Também diz BMR que o propósito do Governo ofende o princípio constitucional de reciprocidade de vantagens, consagrado no nº1 do artigo do artigo 11º da Constituição da Republica. Só podemos dispensar de vistos de entrada os cidadãos de Estados europeus, se, e na medida em que, tais Estados dispensarem também os nossos cidadãos de vistos de entrada no seu território. Cabo Verde, um país que viveu mais de quarenta anos de ajuda pública ao desenvolvimento, reclama para si hoje a reciprocidade concreta e específica para conceder qualquer tipo de vantagens a outros! Que ideia! Cabo Verde, um país que hoje ainda procura sensibilizar o mundo para dele receber a propósito de quase tudo, desde vulcão, furação, cheias, centopeias e gafanhotos, criminalidade, pobres, doentes e estudantes, faz-se agora de forreta, tratando os outros como uma espécie de vilões à procura do nosso vistoso ouro! Venham a nós tudo e mais qualquer coisa, que nós aqui, por pura forretice constitucional, só damos na exata natureza e extensão do que recebemos!
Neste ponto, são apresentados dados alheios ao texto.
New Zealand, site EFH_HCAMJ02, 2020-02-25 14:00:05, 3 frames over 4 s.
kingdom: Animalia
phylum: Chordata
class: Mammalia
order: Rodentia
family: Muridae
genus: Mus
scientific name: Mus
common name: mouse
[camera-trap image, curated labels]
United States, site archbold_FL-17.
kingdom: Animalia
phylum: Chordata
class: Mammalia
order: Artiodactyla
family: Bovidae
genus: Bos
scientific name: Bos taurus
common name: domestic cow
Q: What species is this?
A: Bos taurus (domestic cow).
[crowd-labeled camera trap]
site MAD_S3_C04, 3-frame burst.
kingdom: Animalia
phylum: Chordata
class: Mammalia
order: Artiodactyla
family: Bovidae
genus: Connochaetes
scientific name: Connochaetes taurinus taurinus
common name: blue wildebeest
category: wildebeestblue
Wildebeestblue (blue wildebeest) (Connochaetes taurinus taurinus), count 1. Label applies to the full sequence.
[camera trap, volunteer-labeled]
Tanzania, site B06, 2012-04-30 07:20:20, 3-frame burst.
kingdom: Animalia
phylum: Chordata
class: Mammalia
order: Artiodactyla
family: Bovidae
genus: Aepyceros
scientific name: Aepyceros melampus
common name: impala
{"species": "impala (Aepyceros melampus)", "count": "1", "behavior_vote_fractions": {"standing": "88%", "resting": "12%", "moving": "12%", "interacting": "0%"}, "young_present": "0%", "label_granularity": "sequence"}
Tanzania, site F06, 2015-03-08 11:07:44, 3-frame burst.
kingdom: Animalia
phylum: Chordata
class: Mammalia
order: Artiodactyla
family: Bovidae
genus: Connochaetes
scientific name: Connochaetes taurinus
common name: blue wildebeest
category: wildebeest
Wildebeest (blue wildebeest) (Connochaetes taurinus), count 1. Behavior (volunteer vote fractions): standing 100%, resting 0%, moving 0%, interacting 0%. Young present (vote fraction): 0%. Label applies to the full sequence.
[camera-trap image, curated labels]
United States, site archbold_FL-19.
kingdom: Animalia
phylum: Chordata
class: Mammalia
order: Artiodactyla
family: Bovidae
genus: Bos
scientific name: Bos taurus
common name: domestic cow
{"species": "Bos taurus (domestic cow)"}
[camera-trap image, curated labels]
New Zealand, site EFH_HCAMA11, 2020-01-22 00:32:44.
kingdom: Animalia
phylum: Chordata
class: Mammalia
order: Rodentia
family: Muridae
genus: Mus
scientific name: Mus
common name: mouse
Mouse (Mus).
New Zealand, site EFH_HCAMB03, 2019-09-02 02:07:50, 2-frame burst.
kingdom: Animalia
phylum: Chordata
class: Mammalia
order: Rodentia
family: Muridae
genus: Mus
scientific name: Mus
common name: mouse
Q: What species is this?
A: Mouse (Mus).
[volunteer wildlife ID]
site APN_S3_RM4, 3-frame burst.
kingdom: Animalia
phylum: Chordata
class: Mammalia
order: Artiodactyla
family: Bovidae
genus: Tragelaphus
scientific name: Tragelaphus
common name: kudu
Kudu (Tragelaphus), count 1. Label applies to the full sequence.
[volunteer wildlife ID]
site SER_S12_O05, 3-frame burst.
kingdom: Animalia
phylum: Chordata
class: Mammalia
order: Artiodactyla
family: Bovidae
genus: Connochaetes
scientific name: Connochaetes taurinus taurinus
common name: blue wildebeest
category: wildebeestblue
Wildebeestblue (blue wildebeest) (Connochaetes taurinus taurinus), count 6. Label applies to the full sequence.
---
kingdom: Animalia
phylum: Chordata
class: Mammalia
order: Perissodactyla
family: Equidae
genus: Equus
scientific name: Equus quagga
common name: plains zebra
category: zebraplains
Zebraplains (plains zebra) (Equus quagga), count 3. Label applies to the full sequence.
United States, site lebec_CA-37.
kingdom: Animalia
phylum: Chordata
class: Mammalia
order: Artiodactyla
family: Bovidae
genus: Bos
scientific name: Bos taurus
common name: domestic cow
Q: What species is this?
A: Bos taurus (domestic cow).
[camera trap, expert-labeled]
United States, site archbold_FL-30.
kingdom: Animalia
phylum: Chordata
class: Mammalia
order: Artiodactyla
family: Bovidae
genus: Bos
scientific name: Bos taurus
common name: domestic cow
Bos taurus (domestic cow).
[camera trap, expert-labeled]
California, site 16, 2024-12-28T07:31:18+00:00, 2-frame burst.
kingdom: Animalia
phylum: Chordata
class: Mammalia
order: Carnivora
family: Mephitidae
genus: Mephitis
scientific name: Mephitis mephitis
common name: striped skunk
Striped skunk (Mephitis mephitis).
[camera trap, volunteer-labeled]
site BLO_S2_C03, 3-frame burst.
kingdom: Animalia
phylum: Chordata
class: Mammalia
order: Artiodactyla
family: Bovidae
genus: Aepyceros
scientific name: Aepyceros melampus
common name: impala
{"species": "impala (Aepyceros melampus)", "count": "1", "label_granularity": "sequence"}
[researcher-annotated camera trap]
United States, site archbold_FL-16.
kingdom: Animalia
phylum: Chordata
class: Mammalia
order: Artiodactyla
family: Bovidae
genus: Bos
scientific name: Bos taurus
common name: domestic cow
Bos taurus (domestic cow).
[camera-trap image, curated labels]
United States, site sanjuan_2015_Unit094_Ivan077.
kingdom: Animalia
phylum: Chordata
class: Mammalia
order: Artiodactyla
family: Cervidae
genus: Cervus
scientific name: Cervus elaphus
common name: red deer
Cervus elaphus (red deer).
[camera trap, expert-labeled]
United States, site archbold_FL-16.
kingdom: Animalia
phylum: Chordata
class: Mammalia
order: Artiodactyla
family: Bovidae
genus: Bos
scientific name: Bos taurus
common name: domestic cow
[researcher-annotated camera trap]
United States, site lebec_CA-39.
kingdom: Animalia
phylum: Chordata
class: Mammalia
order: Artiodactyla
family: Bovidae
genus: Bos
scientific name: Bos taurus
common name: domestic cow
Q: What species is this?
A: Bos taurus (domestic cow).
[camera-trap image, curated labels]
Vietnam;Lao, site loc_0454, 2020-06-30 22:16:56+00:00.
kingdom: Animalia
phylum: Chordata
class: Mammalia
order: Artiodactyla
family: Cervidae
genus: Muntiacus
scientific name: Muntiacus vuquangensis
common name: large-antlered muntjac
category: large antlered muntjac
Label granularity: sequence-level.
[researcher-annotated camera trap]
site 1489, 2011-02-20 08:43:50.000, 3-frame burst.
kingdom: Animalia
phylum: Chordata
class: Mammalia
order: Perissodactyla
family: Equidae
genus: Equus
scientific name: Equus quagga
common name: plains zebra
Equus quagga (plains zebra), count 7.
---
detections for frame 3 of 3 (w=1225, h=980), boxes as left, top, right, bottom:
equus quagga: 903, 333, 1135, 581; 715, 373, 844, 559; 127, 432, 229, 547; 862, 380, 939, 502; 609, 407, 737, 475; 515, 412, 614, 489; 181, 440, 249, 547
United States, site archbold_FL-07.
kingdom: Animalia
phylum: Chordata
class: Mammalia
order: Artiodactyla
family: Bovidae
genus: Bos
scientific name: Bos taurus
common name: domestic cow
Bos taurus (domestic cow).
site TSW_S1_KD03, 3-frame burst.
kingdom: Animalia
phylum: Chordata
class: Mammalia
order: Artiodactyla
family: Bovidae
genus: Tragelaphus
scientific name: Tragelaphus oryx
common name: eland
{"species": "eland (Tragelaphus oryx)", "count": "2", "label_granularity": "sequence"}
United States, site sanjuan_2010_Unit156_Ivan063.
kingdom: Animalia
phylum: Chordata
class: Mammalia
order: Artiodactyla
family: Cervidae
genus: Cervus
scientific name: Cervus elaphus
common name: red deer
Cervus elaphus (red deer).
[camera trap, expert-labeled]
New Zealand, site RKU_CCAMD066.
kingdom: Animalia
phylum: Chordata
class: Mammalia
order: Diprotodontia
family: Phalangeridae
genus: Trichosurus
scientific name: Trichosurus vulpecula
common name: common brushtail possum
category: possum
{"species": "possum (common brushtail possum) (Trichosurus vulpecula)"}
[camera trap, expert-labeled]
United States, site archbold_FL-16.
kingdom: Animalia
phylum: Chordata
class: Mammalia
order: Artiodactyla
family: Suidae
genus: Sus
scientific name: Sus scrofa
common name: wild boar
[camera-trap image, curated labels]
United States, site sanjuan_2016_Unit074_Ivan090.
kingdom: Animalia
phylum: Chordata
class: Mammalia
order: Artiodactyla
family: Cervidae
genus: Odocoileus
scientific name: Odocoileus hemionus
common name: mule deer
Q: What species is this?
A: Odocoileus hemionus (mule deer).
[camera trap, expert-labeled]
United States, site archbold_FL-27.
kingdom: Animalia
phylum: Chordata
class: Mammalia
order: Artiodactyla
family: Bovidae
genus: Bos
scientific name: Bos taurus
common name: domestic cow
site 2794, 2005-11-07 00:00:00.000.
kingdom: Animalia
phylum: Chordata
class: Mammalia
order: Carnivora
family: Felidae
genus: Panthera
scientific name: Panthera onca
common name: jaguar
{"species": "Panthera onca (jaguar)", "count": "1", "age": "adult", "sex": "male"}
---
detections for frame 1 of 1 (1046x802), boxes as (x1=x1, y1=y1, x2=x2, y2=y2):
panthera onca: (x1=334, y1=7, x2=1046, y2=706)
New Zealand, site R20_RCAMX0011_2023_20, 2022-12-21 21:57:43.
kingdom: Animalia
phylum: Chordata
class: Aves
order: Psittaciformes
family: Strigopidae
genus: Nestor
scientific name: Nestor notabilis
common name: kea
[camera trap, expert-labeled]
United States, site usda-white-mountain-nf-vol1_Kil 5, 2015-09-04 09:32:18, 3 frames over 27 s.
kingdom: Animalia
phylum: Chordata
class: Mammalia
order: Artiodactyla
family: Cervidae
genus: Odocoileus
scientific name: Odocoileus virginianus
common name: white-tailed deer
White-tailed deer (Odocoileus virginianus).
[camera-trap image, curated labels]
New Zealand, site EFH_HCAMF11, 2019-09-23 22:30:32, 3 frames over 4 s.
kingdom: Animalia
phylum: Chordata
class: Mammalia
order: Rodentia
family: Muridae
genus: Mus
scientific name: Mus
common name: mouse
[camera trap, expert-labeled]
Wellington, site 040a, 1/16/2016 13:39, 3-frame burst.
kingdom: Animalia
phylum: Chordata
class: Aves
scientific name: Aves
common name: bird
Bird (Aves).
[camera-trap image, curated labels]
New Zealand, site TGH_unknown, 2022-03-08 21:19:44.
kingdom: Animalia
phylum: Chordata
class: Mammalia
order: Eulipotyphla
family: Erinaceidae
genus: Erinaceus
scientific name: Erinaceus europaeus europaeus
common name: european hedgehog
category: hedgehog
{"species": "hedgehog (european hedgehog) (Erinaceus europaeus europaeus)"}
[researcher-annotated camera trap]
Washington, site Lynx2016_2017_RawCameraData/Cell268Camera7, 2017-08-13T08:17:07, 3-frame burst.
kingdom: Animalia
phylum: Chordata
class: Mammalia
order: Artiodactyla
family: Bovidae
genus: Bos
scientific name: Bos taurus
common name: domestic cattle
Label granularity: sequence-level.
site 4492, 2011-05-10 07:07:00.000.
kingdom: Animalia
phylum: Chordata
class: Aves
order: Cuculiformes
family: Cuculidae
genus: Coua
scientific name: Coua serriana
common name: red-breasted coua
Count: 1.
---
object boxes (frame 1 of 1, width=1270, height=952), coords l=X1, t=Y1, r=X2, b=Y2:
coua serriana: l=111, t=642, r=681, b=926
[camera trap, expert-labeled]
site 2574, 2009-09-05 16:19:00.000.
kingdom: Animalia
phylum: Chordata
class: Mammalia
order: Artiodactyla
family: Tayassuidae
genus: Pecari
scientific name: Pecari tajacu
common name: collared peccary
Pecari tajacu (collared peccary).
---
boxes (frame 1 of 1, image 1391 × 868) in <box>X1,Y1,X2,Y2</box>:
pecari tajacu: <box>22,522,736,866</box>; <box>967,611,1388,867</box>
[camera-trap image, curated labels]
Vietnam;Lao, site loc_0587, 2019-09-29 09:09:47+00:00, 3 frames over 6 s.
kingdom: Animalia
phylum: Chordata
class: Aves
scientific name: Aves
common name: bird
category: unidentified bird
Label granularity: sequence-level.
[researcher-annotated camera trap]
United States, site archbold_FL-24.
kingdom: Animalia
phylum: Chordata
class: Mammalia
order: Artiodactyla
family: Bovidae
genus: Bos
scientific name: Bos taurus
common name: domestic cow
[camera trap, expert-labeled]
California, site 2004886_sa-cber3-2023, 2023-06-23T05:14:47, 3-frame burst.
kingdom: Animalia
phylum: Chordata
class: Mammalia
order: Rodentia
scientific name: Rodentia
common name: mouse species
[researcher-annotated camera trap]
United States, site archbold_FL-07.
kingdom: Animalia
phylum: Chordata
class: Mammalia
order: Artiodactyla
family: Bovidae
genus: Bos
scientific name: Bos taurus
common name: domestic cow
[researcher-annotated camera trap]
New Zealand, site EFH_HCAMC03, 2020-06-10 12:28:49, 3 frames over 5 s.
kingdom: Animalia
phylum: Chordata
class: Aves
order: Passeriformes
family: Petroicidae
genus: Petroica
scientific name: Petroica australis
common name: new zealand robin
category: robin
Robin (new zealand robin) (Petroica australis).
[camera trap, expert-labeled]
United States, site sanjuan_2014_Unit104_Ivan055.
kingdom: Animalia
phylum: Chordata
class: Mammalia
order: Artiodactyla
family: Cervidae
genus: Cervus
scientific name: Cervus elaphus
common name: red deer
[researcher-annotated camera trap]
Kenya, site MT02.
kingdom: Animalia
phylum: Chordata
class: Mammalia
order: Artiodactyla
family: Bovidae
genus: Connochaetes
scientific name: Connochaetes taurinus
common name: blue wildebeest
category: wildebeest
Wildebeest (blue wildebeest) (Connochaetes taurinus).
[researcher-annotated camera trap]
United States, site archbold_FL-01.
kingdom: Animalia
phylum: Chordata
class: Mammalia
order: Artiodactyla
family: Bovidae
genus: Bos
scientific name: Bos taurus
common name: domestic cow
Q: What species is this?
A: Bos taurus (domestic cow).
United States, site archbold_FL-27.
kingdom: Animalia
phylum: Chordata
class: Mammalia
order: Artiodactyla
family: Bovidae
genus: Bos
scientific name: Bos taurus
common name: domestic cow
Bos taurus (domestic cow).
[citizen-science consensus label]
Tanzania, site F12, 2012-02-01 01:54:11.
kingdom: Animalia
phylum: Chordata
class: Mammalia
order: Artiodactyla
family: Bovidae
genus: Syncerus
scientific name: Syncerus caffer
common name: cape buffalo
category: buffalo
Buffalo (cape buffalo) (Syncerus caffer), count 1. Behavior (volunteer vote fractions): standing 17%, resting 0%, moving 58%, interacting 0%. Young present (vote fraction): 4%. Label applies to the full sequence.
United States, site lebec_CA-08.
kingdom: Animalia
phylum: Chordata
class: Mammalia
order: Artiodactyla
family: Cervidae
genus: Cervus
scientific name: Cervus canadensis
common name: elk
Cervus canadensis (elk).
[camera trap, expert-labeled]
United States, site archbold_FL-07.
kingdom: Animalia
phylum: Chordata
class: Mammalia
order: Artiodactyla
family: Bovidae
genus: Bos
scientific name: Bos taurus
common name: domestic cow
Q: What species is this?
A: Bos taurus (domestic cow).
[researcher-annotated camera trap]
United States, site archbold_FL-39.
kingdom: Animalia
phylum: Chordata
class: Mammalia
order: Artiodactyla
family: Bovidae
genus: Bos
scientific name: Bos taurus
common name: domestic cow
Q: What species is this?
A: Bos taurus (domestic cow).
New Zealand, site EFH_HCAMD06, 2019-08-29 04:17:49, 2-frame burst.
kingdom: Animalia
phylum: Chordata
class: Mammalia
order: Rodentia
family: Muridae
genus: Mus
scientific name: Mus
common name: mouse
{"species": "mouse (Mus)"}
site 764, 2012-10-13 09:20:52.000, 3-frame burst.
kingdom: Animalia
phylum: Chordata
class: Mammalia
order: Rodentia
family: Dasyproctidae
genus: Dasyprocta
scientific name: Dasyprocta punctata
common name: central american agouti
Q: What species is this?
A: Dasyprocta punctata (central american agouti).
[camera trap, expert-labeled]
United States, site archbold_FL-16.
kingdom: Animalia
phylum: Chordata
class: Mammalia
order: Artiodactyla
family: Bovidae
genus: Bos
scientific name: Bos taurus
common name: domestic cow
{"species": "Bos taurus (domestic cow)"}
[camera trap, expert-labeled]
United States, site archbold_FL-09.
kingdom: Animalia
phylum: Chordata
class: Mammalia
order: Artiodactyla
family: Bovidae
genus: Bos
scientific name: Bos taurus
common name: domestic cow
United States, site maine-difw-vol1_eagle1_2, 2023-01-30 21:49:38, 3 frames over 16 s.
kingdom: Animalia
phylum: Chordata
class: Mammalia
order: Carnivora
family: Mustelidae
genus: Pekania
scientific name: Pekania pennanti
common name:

E a reciprocidade de BMR não resulta do exame das vantagens que nos são oferecidas na relação global com terceiros, cidadãos ou Estados, e nem sequer das concretas vantagens que podemos obter da medida política que adotamos, mas tão-somente na verificação se a nossa oferta é correspondida com uma mesmíssima oferta do donatário. Só pode ser donatário quem também for doador da mesma espécie na relação internacional estabelecida com Cabo Verde. A mancarra que ofertamos só é legítima se também recebermos em troca, mancarra. Só a mancarra paga a ... mancarra! Dispensamos os europeus de visto? Só é legítima a dispensa se os europeus corresponderem com igual dispensa aos cabo-verdianos. Os seus Estados financiam hospitais regionais, dão centenas de bolsas de estudos, recebem centenas de doentes evacuados de Cabo Verde, acodem-nos na primeira aflição, financiam projetos em centenas de milhões de euros, investem fortunas em Cabo Verde, instalam-se aos milhares nos nossos hotéis? Tudo isto é irrelevante, pois que a reciprocidade de vantagens se deve resumir à contrapartida concreta da mesma espécie que deve ser oferecida pelo outro Estado, presuntivo sujeito da relação internacional. Assim, só a dispensa de vistos de entrada a cabo-verdianos é modo legítimo de pagamento da dispensa concedida aos estrangeiros europeus e americanos!

Na tese de BMR as leis sobre investimento externo, a utilidade turística, o estatuto industrial, o centro internacional de negócios, os benefícios fiscais, o acesso à atividade económica, são claramente inconstitucionais, pois que elas também consagram vantagens aos estrangeiros, sem qualquer exigência de reciprocidade de vantagens da mesma natureza aos investidores cabo-verdianos, em violação do nº 1 do artigo 11º da Constituição. Mas a própria norma constitucional do artigo 25º, e especialmente o seu nº 4 (que autoriza a atribuição aos estrangeiros do direito de eleger e de ser eleito nas eleições autárquicas) seria toda ela também inconstitucional, pelo pecado de omissão do imperativo categórico da reciprocidade.

É, porém, evidente não se tratar de nenhum propósito de oferta, mas de simples medida de política, adotada por um crescente número de países, na busca de vantagens comparativas neste mundo altamente competitivo.

Neste quadro - e aqui o que exponho tem um sentido mais amplo - todo o processo de mudança, de projetos verdadeiramente reformistas, tem tido sempre seus históricos opositores, e com o mesmo discurso recorrente, de apelo à cautela, à segurança, ao perigo do caos e do desregramento em matéria muito sensível, erguendo-se barricadas de defesa do status e transformando situações pontuais e incidentais em fantasmas de combate à mudança e à inovação, tão necessárias ao país. E não raras vezes a oposição à mudança é simples expediente para a manutenção de poderes de controlo dos dirigentes administrativos, não obstante o impacto negativo na vida dos cidadãos e das empresas. Assim, são montados sistemas administrativos complexos, não fundados na normalidade, mas exatamente nos incidentes, nas exceções.

Texto originalmente publicado na edição impressa do Expresso das Ilhas nº 808 de 24 de Maio de 2017.